Plusieurs photos illustrant des scènes de violences complètent la publication mise en ligne le 10 septembre 2021 à 21h 47. Et qui, jeudi 16 septembre en matinée, totalisait déjà 459 commentaires, 270 partages et 206 réactions. Deux jours avant c’est-à dire le 8 septembre jour des faits, David Eboutou postait sur sa page à 22h : « Déjà quatre morts à Tonga dans la région de l’Ouest. On parle d’un affrontement communautaire ». Le post enregistrait jeudi 16 septembre matin 395 réactions, 371 commentaires et 20 partages.
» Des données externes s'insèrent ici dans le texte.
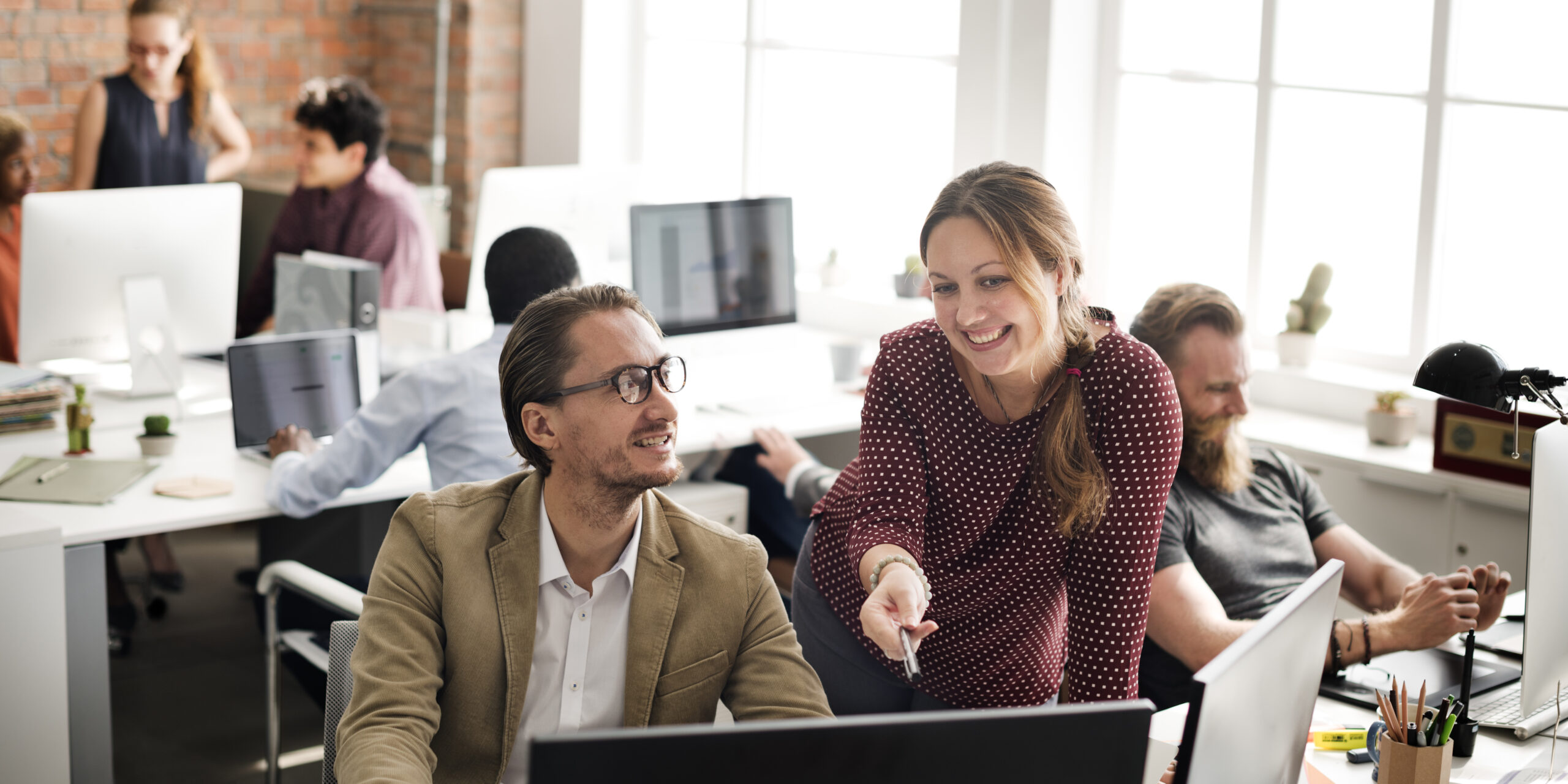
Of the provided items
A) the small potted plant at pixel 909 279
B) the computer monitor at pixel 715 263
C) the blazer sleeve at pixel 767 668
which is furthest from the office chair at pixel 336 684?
the small potted plant at pixel 909 279

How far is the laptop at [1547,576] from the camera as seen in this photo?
5.74 feet

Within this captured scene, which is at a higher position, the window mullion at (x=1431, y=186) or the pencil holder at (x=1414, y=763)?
the window mullion at (x=1431, y=186)

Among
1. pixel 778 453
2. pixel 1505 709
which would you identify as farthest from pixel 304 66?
pixel 1505 709

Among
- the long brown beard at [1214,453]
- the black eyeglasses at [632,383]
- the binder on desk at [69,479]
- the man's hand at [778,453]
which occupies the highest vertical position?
the black eyeglasses at [632,383]

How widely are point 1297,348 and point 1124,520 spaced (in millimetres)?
2078

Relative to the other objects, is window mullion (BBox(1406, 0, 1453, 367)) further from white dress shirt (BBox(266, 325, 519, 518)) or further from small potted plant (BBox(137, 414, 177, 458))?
small potted plant (BBox(137, 414, 177, 458))

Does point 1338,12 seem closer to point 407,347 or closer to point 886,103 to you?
point 886,103

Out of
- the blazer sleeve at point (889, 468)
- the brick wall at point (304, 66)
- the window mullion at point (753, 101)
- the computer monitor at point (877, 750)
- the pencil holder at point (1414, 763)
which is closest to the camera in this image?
the computer monitor at point (877, 750)

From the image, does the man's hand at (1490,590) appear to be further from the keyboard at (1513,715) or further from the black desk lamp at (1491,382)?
the black desk lamp at (1491,382)

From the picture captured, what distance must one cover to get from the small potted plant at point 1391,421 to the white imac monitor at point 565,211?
1.97 m

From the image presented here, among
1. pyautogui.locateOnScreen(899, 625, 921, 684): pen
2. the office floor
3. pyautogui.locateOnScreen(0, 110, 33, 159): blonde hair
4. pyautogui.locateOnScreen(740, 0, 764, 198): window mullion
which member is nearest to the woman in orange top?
pyautogui.locateOnScreen(0, 110, 33, 159): blonde hair

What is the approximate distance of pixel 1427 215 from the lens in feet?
11.4

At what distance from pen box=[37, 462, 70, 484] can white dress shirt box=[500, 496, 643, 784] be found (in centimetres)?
163

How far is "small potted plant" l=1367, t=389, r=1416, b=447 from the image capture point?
3254 millimetres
Patrick Duprix Anicet Mani et David Eboutou ne sont pas les seuls à parler d’un affrontement intercommunautaire et d’un bilan de quatre morts. Des sites d’informations également. En effet le 9 septembre 2021, notre confrère www.aa.com.tr sous la plume de Peter Kum écrit : « Cameroun : Quatre morts dans des affrontements intercommunautaires dans l’Ouest ». La suite de l’article revient sur le déroulement des évènements du 8 septembre dernier.

Vérification

Après vérification, il y a eu des scènes de violences à Tonga mais il ne s’agissait pas d’un affrontement intercommunautaire. « C’est archifaux ! Il ne s’agit pas d’un affrontement intercommunautaire. Les anglophones que j’ai interrogés, au moins une dizaine, disent n’avoir aucun problème, tout comme les bamoun et autres. C’est une ville cosmopolite », renseigne Franklin Kamtche, journaliste au quotidien Le Jour installé et exerçant dans la région de l’Ouest, contacté par Data Cameroon par messagerie. Il a d’ailleurs effectué une descente sur le lieu des évènements. D’après la note d’information singée de Belmond Didier Mbiagoup, délégué départemental de la Communication pour le Ndé dont il a donné copie à Data Cameroon, « l‘étincelle qui a mis le feu aux poudres est bien l’agression mortelle du jeune Yoteu Éric dimanche soir et l’arrestation le lendemain d’un suspect et sa conduite à la Brigade de Tonga. C’est pendant son exploitation qu’un groupe de jeunes visiblement très excités, est venu réclamer la tête du suspect. Puis, ils ont donné l’alerte et une foule en furie armée de machettes, gourdins et haches, ont défoncé les grilles de la brigade, extirpé le suspect et l’ont mis à mort par la vindicte populaire. Non sans avoir violemment affronté, invectivé le préfet descendu sur les lieux, sa suite et les gendarmes », lit-on. Il poursuit, « le lendemain, trois malfrats sont allés de jour en moto dépiécer un véhicule au quartier Bitchoua Nord. Pris en flagrant délit par les propriétaires, ils vont appeler des renforts prétextant qu’ils sont agressés par une communauté. Des affrontements s’en sont suivis à l’issue desquels, ces malfrats ont réussi à fondre dans la nature en promettant de revenir pour la vengeance ».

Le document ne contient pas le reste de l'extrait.